[Relationship between A002093 & A036913]

Joe Crump joecr at microsoft.com
Tue Feb 9 22:36:54 CET 1999


Hi Christian & Sequence fans...,

	I left something out, and should have been more careful
talking to a mathematical audience :).

Let me clarify...

	The goal of f(n) is to find moduli which can deduce
information about composite numbers. The moduli 6 for instance,
yields 5 (xy mod 6 = 5), only when x & y are of the form 6i+1 & 6j+5.
However, there are no higher moduli than 6, that you can find
such a property where only 1 representation is possible.
For 2-representations, the highest m is 12.

	In my original description of f(n) I wrote...
----------------------------------------------------------------------------
--------------------
	f(n) = Maximum m where we can find (x,y), 0<x<m, 0<y<m, satisfying 0
< xy mod m <= n
----------------------------------------------------------------------------
--------------------

	But for "xy mod m" I meant the count of particular solutions (xy mod
m) <= n.

	An example is an order to clarify.

	Where n = 1 and m = 6, we can construct the following unique
products {x,y} and
	their result modulo 6...

-----------------------------------------------------
	1*1                    1
	1*2 2*2                2 4
	1*3 2*3 3*3            3 0 3
	1*4 2*4 3*4 4*4        4 2 0 4
	1*5 2*5 3*5 4*5 5*5    5 4 3 2 1
-----------------------------------------------------

	Now, the _counts_ of particular solutions (xy mod 6) are:

	
	1 -> 2 (meaning occurs twice)
	2 -> 3 (meaning occurs 3 times)
	3 -> 3 (...)
	4 -> 4
	5 -> 1

	Since 5 only occurs once, for 1*5, we know for all xy mod 6 = 5,
x & y are of the forms 6i+1 & 6j+5.

	There are no moduli higher than 6 for which the count of
particular solutions (xy mod m) is 1. Sequentially, there are
no moduli higher than 12 for count(xy mod m) is 2... etc.

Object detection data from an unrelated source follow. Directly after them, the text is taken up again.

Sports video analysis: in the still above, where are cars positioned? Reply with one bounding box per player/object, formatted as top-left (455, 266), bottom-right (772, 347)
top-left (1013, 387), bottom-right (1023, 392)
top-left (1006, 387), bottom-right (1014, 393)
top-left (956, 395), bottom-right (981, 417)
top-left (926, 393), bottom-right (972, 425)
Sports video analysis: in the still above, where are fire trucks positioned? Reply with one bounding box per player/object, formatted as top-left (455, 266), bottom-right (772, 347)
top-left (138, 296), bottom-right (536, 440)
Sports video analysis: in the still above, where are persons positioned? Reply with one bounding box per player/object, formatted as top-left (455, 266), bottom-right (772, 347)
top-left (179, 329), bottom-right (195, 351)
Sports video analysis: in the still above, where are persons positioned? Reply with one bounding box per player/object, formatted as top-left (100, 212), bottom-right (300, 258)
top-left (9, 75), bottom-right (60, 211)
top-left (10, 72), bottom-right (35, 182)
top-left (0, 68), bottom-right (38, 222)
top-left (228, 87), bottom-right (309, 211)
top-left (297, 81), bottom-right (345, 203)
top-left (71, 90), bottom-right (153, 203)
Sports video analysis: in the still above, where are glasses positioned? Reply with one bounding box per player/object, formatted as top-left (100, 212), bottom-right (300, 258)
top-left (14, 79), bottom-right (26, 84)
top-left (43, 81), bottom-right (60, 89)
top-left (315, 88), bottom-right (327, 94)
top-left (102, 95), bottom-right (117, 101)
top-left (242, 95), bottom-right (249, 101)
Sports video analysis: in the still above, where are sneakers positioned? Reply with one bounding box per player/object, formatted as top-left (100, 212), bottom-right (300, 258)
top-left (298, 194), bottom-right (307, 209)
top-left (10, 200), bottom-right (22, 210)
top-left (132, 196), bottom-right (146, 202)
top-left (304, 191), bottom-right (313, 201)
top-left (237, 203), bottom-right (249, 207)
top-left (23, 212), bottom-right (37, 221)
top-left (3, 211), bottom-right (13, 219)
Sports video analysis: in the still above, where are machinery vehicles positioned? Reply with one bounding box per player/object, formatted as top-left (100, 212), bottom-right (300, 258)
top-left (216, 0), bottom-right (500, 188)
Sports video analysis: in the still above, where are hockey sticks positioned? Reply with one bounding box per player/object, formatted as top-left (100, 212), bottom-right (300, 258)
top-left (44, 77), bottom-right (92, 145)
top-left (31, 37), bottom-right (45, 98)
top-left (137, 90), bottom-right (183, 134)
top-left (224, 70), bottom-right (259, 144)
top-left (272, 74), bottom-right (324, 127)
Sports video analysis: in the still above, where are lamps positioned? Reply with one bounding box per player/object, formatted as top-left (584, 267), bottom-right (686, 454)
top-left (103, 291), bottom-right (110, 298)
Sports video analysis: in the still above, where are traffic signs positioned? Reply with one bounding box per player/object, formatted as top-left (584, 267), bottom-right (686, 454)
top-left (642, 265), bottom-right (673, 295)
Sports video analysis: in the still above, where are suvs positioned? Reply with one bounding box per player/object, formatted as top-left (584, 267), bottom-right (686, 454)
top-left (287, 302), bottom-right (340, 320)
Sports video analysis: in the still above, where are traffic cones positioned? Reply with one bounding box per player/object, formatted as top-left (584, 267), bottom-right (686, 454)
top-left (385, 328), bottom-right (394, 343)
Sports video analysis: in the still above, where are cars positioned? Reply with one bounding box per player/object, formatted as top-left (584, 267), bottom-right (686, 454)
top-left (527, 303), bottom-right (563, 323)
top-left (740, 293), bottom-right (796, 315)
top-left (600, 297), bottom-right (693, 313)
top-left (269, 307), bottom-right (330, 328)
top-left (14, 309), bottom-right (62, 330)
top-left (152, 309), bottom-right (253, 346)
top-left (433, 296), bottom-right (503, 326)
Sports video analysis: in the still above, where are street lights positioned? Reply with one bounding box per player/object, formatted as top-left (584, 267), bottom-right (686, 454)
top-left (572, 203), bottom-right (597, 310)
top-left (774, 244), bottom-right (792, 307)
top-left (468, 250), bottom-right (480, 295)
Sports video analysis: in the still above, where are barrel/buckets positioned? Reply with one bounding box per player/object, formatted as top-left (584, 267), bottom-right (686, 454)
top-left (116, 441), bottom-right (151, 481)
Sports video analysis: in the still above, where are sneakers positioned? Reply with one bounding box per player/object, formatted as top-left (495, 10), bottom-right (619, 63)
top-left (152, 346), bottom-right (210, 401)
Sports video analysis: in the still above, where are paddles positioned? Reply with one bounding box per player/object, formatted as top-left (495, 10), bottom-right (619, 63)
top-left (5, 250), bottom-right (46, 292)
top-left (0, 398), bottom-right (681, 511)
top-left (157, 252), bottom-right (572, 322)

	Anyone know a better way to write this than:
----------------------------------------------------------------------------
--------------------
	f(n) = Maximum m where we can find (x,y), 0<x<m, 0<y<m, satisfying 0
< count(xy mod m) <= n
----------------------------------------------------------------------------
--------------------

	Or better yet, the relationship with A002093 & A036913?

Cheers!

- Joe

-----Original Message-----
From: Christian G.Bower [mailto:bowerc at usa.net]
Sent: Sunday, February 07, 1999 5:24 PM
To: Joe Crump
Subject: Re: [Relationship between A002093 & A036913]


I think I am misunderstanding what you wrote:

> Here is the rule I followed to generate the sequence...
> f(n) = Maximum m where we can find (x,y), 0<x<m, 0<y<m,
> satisfying 0 < xy mod m <= n

Can't I choose x=y=1 so xy mod m = 1 <= n for all m,n>1?